# ASSIGNMENT
Omit the pictures from the entries below and retype everything else exactly.

++++ DATA SUPPLIED

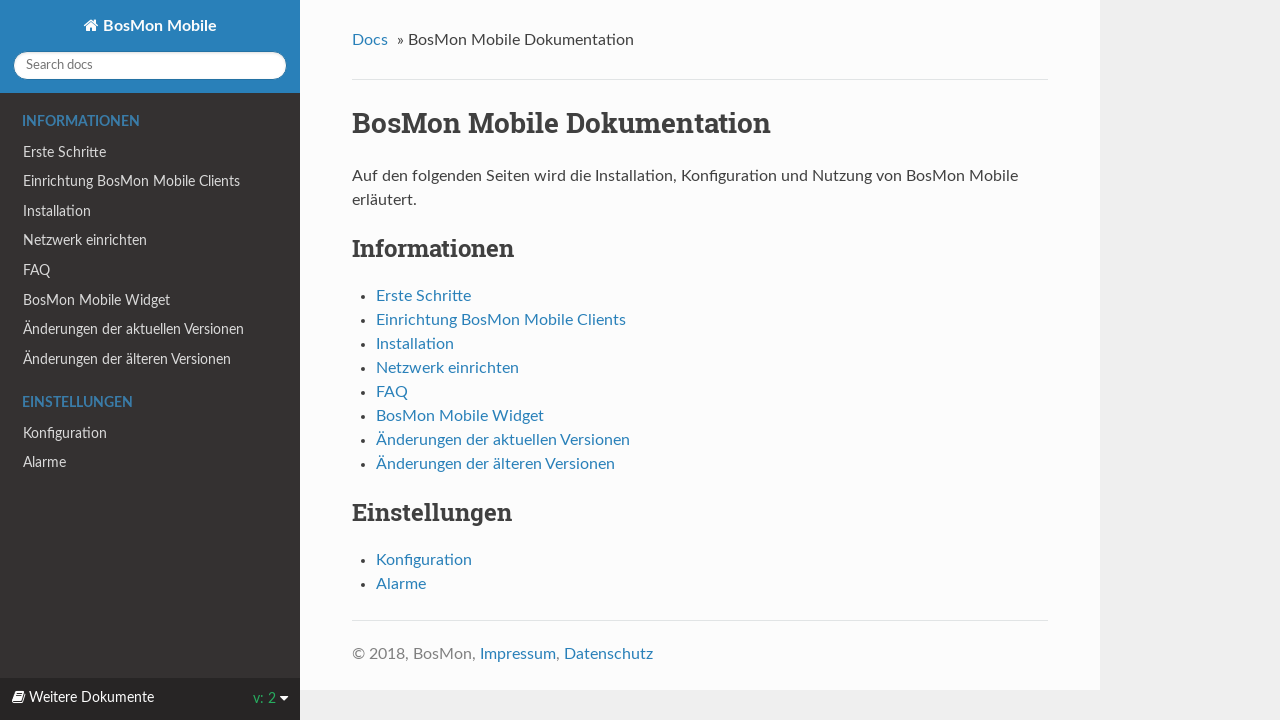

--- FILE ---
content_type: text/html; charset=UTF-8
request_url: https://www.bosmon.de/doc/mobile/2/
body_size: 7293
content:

++++++++

# ANSWER SECTION
--- FILE ---
content_type: text/html; charset=UTF-8
request_url: https://www.bosmon.de/doc/mobile/2/
body_size: 7293
content:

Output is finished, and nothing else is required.